Jednak informacja o rosnącym deficycie powinna zwrócić uwagę opinii publicznej, gdyż niesie ze sobą ogromne problemy. Najmniejszym z nich, a powiedziałbym iż pewną korzyścią, jest raczej pewne opóźnienie się naszego wejścia do strefy euro i przyjęcia wspólnej waluty – oby na jak najdłużej. O wiele bardziej powinno nas przerażać widmo zwiększenia zobowiązań finansowych jakie państwo narzuci obywatelom. Oczywiście z racji na chęć utrzymania słupków poparcia na odpowiednio wysokim poziomie rząd z Tuskiem na czele zapewnia, iż nie ma mowy o podnoszeniu podatków, ale wiele do myślenia daje dzisiejsza wypowiedź ministra finansów :
„W tym roku nie przewidujemy wzrostu podatków, ale jest jasne, że w sytuacji w której mamy do czynienia z poważnym kryzysem, będziemy musieli na rok 2010 i 2011 zakreślić ścieżkę poprawy finansów publicznych”, czyli podatki nie wzrosną w myśl oficjalnej rządowej propagandy, ale i tak wzrosną. Zwłaszcza jeśli weźmiemy pod uwagę kolejny fragment wypowiedzi ministra : „Z jednej strony z prawdziwych oszczędności wynikających ze zmian systemowych w administracji publicznej
i w różnych aspektach wydatków publicznych. A także jest możliwe, że będzie wymagała wzrostu niektórych podatków. Ale o tym będziemy decydowali w kontekście prac nad budżetem na rok 2010, tzn. późnym sierpniem i we wrześniu”.

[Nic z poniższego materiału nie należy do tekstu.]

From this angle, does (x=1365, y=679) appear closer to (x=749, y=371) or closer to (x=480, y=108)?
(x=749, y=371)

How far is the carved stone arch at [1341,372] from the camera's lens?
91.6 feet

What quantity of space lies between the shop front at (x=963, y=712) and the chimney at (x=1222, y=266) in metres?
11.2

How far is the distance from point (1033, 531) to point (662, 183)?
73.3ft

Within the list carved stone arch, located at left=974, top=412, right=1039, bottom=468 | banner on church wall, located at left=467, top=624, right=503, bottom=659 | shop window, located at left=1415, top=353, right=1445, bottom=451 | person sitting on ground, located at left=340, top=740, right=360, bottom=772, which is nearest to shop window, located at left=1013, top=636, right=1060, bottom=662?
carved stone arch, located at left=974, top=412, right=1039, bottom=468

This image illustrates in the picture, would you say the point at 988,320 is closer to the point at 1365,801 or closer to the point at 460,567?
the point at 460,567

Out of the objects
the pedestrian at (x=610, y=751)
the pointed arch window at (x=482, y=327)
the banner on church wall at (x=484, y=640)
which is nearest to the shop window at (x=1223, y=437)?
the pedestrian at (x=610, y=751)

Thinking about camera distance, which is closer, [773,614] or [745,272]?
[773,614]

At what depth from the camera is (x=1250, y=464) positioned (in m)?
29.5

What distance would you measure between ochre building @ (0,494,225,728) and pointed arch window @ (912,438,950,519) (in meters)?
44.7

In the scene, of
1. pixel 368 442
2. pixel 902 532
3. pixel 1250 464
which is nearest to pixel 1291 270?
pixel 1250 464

Minister Jacek Rostowski stwierdza również : „W tym roku będą również niższe dochody, niż spodziewaliśmy się konstruując budżet jesienią ubiegłego roku. Te niedobory będą sięgały 37 mld zł”.

A więc jednak mamy do czynienia z kryzysem i to dość dużym, a lekarstwem na jego
przezwyciężenie rząd nie ma żadnej skutecznej recepty, dlatego coraz częściej Donald Tusk i jego
otoczenie ucieka się do świata fantazji, jak choćby przy okazji wspomnianego już dokumentu.

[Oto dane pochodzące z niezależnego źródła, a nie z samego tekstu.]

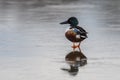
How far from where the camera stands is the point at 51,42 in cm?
1209

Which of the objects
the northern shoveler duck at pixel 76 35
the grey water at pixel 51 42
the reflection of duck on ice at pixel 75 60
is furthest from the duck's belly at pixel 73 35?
the reflection of duck on ice at pixel 75 60

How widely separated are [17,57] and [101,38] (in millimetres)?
3039

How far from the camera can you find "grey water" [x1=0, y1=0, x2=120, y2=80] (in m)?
8.97

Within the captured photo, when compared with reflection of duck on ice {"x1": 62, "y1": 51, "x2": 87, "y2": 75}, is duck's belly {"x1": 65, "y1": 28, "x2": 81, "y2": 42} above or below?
above

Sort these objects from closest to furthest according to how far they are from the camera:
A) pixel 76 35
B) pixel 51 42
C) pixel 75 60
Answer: pixel 75 60 → pixel 76 35 → pixel 51 42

Rząd PO – PSL drogo zapłaci również za swoje euroentuzjastyczne nastawienie wobec Brukseli, gdyż KE zapowiedziała już wprowadzenie w stosunku do Polski procedury nadmiernego deficytu, a winą za taką sytuację obarczyła właśnie polskie władze. PR -owcy Tuska muszą się sporo napocić, żeby przedstawić opinii publicznej te fakty jako ogromne sukcesy Donalda Tuska i jego drużyny.

Mając na uwadze informację ministra finansów, o której piszę powyżej, między bajki można odłożyć strategię rządową Polska 2030, gdyż podstawowe jej założenia odnośnie deficytu i dochodów państwa właśnie wzięły w łeb. Zresztą jak wszystkie rządowe prognozy z dziedziny finansów i gospodarki.